* _READING PASSAGE_:

(begin)

Monday, June 18, 2007

Day 1 in Rome Continued: A lot more REALLY old (and fascinating) stuff

Each day of our time together in Europe we averaged between 10 and 15 miles or walking. I know because I wore a pedometer to measure it. That first day in Rome was definitely a 15 mile day!

We descended the Palatine Hill in the direction of the Roman Forum. This was truly the heart of ancient Rome...and it has all the ruins to prove it!

Here are some shots of the area

A view from the Palatine Hill towards the Vatican and St. Peter's Basilica

We were having so much fun playing tourist!

The Forum with the Palatine Hill behind it.

The Arch of Septimius Severus, erected in 203 CE to celebrate the victories of emperor Septimius Severus and his sons Caracalla and Geta in the wars against the Parthians and the Osroeni in 195 CE and 197 CE. The wars have been long forgotten but the arch is amazingly well-preserved.

Remains of the Temple of Castor and Pollux, the mythological twin sons of Leda the Swan (actually Jupiter in disguise...don't ask, I don't get it either). Allegedly, the twins themselves (now possessing the rank of godhood), appeared at that site during the Republican Era to command the Romans to build a temple in their honor. Not wishing to anger the gods, the Romans did as told.

The Temple of Romulus, a round, little temple, which was built by emperor Maxentius for his young son Romulus after his death in 309 AD. Maxentius was the opponent of Constantine. The building of the temple was finished under Constantine, after the battle of the Milvic Bridge in 312 AD.

Temple of Antoninus and Faustina, begun in 141 by the Emperor Antoninus Pius, intitially dedicated to his deceased and deified wife, Faustina the Elder. When Antoninus Pius was deified, after his death in 161, at the instigation of his successor, Marcus Aurelius, the temple was re-dedicated in the joint names of Antoninus and Faustina. The temple may have been converted to a church, known as San Lorenzo in Miranda, as early as the 7th century, but it is only attested from the 11th century. ("miranda" may derive from the Latin mirare, to admire (referring the excellent panorama of the Forum from the church's steps, or from the name of a benefactress.) It was then thought that this was where St Lawrence had been sentenced to death.

(end)

* _DIRECTIONS_:
(1) Translate this sentence from the Rome travel post into Spanish: "The wars have been long forgotten but the arch is amazingly well-preserved."
(2) Write the next part of the Rome travel post, picking up after its final sentence about St Lawrence.
The material after this point is not used for any task.

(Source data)
(begin)

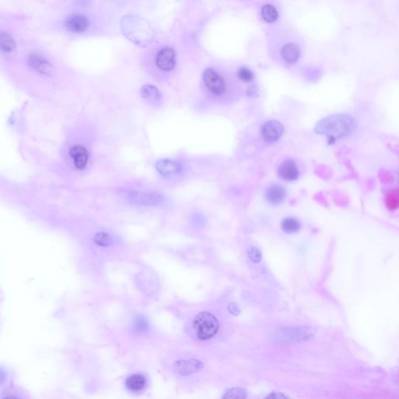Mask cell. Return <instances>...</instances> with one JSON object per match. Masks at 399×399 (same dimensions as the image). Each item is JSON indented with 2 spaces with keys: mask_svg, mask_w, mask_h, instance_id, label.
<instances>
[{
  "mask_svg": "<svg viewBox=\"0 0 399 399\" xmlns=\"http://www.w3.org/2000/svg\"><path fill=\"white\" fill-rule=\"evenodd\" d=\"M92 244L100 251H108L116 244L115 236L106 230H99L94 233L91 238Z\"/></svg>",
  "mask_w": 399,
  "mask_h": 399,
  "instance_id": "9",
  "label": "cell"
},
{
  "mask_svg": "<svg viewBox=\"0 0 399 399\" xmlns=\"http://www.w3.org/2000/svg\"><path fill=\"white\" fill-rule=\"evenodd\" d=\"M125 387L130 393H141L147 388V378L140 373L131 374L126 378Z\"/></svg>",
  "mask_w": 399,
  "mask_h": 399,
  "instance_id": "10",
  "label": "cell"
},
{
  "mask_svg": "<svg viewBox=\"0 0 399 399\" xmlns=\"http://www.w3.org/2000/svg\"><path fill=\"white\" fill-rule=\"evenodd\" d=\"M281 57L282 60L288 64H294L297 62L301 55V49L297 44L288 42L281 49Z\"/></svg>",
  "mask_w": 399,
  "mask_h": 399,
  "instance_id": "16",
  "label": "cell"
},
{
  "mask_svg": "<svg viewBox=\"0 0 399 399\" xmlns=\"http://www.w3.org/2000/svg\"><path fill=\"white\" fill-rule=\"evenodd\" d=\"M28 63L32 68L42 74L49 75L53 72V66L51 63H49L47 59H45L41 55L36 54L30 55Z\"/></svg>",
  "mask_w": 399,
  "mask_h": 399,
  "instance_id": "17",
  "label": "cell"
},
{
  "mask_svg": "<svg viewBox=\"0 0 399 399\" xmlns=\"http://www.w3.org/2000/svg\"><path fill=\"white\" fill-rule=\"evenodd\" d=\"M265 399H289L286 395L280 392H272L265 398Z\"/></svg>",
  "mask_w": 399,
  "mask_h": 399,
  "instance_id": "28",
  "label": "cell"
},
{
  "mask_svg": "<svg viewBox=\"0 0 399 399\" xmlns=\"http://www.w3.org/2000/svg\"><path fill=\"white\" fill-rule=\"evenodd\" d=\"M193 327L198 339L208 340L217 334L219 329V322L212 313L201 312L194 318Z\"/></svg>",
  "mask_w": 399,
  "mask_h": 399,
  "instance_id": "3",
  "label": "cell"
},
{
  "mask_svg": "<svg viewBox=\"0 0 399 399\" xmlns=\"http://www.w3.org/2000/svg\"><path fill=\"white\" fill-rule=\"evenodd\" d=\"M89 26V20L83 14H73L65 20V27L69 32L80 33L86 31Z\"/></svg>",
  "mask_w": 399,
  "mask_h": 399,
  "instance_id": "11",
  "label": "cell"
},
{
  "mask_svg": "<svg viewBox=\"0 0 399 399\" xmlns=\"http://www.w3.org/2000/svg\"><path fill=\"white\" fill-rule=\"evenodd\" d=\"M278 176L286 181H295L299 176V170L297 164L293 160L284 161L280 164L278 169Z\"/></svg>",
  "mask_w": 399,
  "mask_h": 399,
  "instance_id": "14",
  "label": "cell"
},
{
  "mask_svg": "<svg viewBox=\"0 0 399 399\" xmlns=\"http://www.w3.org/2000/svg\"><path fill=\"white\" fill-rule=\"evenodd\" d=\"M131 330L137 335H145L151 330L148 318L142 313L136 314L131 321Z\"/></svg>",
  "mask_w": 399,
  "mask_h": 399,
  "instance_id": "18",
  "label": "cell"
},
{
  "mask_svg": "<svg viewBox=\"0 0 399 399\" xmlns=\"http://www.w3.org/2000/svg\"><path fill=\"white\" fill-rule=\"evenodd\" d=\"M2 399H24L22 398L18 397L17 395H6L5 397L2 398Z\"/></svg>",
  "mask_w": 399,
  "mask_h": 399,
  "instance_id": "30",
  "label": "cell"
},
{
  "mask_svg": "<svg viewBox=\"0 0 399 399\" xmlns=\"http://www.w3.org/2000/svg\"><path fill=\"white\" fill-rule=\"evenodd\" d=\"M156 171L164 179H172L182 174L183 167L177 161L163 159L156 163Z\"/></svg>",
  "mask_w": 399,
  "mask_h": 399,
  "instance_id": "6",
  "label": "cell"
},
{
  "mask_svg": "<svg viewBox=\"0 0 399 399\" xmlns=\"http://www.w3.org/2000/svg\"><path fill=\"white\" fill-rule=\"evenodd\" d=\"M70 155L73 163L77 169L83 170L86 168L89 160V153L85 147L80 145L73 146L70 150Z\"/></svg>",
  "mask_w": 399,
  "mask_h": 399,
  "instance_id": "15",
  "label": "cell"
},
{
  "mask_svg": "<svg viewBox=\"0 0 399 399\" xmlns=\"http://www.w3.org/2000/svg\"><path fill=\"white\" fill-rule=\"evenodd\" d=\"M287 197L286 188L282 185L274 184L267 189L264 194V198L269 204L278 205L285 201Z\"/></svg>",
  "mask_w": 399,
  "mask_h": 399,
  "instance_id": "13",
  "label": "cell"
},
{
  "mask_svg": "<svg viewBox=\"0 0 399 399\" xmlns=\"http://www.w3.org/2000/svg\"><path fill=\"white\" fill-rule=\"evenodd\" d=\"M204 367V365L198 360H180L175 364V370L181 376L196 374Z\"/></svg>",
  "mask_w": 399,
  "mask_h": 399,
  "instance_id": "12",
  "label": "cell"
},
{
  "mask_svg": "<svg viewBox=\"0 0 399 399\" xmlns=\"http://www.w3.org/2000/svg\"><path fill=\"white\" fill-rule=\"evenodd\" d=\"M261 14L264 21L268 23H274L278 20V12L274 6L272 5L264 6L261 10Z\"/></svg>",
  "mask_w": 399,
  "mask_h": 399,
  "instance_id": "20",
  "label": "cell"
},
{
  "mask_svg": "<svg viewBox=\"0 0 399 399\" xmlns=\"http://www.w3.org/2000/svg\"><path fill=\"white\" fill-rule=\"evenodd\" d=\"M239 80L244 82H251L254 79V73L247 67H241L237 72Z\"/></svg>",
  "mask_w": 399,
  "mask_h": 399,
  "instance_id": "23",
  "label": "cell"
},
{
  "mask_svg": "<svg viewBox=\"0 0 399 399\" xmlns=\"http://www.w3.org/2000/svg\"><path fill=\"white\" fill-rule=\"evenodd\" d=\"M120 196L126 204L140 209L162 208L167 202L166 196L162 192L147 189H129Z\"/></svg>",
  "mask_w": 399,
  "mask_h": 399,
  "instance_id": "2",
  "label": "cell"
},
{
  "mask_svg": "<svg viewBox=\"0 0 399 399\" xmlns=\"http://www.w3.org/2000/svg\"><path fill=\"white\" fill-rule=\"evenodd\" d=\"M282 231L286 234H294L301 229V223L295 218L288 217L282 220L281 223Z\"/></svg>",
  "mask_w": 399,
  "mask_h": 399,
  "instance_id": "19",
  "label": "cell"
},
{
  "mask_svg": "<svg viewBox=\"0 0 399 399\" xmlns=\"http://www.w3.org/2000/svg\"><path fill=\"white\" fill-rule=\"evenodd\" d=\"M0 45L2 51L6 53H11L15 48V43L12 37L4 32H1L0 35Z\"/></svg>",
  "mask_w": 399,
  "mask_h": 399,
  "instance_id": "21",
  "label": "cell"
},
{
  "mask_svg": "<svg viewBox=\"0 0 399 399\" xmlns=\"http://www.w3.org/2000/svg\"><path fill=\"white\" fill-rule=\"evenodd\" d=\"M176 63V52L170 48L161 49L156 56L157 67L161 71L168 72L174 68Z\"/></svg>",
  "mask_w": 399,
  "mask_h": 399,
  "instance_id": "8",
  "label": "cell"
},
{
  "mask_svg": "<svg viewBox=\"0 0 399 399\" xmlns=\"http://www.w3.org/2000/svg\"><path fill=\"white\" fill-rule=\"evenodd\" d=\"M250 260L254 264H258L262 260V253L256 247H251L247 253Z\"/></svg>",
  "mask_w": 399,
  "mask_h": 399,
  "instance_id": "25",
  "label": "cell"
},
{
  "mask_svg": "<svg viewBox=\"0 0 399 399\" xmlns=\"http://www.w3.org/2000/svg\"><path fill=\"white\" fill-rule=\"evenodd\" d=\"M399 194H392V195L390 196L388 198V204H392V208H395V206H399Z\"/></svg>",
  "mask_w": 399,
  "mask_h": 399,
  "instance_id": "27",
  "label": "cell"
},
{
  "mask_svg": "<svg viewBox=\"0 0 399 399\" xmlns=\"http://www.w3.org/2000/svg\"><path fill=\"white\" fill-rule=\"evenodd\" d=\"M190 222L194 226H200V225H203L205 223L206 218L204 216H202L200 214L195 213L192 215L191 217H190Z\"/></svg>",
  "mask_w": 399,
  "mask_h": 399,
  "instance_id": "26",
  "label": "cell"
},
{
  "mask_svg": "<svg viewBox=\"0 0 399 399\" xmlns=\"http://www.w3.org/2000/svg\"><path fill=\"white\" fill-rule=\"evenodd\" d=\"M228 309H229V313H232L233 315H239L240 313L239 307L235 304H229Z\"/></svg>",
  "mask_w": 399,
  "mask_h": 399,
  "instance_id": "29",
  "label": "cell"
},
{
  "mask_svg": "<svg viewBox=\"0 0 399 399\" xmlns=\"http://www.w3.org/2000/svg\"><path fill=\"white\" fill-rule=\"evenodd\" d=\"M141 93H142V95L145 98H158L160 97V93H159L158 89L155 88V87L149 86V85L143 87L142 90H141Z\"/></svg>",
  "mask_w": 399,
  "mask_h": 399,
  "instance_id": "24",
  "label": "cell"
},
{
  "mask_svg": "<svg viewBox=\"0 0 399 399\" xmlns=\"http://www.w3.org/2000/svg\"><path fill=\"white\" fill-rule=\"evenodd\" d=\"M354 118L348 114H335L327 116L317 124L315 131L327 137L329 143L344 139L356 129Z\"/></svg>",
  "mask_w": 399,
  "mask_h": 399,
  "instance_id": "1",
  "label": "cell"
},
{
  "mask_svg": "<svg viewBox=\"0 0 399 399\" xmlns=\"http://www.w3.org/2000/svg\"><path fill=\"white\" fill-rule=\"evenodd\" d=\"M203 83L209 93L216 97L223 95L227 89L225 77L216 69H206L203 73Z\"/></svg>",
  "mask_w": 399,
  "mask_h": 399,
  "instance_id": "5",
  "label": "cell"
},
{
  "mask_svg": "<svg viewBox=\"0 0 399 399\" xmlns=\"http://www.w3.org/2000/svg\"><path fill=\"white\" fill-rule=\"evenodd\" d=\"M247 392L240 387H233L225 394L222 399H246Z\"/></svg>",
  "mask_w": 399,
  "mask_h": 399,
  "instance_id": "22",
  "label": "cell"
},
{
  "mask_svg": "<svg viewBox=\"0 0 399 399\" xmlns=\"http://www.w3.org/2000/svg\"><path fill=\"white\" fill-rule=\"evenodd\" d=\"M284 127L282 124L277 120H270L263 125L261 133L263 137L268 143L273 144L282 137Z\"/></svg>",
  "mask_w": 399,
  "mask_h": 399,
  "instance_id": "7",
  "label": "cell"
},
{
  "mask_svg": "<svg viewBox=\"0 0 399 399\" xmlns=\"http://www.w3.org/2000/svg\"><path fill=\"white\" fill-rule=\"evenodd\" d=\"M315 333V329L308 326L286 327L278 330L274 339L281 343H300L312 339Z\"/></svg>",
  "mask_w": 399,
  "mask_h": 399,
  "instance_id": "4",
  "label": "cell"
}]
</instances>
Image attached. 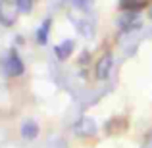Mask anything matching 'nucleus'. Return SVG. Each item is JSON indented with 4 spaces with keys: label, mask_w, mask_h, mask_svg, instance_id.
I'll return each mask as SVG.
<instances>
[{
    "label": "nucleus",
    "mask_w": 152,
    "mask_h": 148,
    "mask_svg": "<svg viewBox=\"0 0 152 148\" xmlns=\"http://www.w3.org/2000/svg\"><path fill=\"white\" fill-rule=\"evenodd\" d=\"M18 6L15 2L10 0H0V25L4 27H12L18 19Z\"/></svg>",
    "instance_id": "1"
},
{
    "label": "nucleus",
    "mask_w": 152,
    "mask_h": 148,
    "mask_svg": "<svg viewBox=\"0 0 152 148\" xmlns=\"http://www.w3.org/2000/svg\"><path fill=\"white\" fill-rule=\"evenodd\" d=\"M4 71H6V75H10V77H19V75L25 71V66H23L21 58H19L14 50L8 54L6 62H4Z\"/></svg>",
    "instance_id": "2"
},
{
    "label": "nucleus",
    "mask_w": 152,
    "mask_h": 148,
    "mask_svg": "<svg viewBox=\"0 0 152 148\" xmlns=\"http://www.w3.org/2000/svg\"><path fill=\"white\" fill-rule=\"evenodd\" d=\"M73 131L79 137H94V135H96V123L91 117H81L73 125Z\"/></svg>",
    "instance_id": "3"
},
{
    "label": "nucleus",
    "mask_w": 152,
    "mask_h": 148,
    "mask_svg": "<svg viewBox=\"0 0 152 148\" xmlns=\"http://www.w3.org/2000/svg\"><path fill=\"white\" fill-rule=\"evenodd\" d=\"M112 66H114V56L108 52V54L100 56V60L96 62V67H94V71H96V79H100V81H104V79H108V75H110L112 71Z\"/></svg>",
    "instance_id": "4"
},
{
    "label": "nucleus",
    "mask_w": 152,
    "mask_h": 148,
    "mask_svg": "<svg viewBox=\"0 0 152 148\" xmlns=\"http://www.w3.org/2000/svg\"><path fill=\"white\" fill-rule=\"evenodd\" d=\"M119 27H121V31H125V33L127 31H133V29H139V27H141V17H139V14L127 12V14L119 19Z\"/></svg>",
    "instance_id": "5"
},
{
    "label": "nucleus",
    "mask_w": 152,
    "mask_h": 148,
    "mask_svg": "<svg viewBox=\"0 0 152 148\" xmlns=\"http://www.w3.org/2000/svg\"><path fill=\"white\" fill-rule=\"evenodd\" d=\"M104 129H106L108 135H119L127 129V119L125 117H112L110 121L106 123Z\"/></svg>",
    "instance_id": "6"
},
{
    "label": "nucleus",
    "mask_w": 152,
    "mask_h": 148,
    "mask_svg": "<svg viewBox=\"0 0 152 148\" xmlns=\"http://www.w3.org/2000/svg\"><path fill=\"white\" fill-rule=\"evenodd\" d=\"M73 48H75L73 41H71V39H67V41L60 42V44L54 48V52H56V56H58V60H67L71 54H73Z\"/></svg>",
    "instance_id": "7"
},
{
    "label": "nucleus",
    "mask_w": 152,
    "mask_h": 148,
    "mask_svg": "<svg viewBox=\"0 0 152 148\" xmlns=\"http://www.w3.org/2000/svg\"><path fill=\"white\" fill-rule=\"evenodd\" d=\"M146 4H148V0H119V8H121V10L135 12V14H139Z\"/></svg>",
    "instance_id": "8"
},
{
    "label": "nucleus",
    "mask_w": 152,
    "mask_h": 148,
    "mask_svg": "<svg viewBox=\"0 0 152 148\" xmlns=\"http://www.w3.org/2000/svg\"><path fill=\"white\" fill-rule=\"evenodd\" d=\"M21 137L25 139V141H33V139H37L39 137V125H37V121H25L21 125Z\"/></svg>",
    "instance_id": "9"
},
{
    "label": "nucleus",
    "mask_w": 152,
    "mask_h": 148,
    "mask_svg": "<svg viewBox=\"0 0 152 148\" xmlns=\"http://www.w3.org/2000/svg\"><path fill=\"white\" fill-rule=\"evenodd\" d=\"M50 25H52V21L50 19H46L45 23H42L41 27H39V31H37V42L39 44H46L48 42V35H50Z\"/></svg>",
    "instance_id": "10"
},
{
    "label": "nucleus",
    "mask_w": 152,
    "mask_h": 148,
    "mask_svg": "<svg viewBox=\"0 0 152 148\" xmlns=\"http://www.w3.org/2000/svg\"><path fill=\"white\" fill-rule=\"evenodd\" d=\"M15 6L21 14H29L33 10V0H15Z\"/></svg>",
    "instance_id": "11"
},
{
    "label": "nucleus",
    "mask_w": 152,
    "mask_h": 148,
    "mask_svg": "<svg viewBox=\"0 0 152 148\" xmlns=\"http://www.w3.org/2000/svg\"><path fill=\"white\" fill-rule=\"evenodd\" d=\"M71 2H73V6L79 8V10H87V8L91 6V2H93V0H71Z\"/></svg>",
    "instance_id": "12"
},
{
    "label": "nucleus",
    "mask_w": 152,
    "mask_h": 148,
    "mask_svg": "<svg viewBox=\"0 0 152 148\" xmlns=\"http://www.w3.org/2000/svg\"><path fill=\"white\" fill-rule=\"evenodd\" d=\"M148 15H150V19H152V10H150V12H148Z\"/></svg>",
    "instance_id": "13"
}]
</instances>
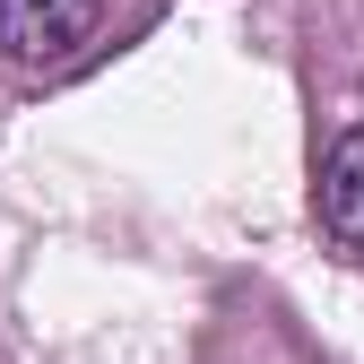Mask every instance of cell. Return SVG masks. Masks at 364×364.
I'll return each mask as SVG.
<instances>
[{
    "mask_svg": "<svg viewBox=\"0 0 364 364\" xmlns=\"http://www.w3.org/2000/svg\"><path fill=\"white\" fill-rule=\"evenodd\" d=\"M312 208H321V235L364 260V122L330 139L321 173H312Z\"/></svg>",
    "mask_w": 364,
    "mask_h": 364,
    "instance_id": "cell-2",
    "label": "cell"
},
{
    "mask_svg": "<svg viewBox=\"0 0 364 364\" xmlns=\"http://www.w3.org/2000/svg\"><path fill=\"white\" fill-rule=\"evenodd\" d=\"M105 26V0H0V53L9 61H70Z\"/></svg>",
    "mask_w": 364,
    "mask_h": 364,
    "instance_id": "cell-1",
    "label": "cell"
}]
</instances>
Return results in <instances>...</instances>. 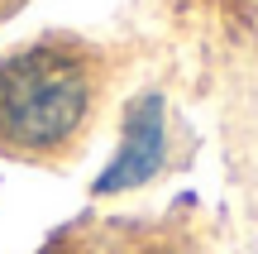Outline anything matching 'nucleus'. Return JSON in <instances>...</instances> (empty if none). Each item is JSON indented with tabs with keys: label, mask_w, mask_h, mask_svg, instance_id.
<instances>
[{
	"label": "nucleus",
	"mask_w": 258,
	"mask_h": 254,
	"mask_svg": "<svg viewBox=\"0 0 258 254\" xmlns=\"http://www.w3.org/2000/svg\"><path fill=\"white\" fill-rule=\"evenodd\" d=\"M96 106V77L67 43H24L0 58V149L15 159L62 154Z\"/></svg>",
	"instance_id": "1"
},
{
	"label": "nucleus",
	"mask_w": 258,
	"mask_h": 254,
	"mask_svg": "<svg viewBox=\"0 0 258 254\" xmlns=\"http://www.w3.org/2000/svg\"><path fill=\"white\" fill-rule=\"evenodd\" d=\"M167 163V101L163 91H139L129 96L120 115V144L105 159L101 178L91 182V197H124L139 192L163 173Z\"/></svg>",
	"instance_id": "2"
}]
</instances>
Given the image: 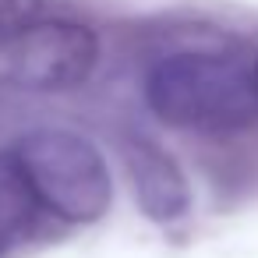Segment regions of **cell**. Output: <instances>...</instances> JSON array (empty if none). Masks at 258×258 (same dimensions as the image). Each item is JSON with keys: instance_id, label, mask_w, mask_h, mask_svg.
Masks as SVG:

(end)

* _RESPONSES TO THE EXERCISE_:
(1) Las guerras quedaron olvidadas hace mucho tiempo, pero el arco está asombrosamente bien conservado.

(2)
Remains of the Temple of Saturn, a monument to the agricultural deity Saturn. It represents the oldest-surviving foundation in that area, having been established between 501 and 498 BC.

After walking through the Forum we then climbed a bejillion steps to the top of Capitoline Hill. It was really hot and the sun was merciless. A vendor miraculously appeared at the top of the hill selling bottled water that had been frozen to make it ice cold. I could have kissed him! After paying him two euros (about three dollars) I pressed the cold bottle to my face and then began drinking it. What makes this part of the story remarkable is the fact that, as far as I could tell, ice did not exist in Italy. It is definitely something that we Americans take far too much for granted. When you order water or soda you NEVER get ice. A mixed drink may have one ice cube in it if your bartender is feeling generous. I found myself fantasizing about those ice machines in every U.S. hotel corridor where you bring the plastic bucket down and fill it up for free. Such a silly thing to miss but in a heat wave it became an obsession!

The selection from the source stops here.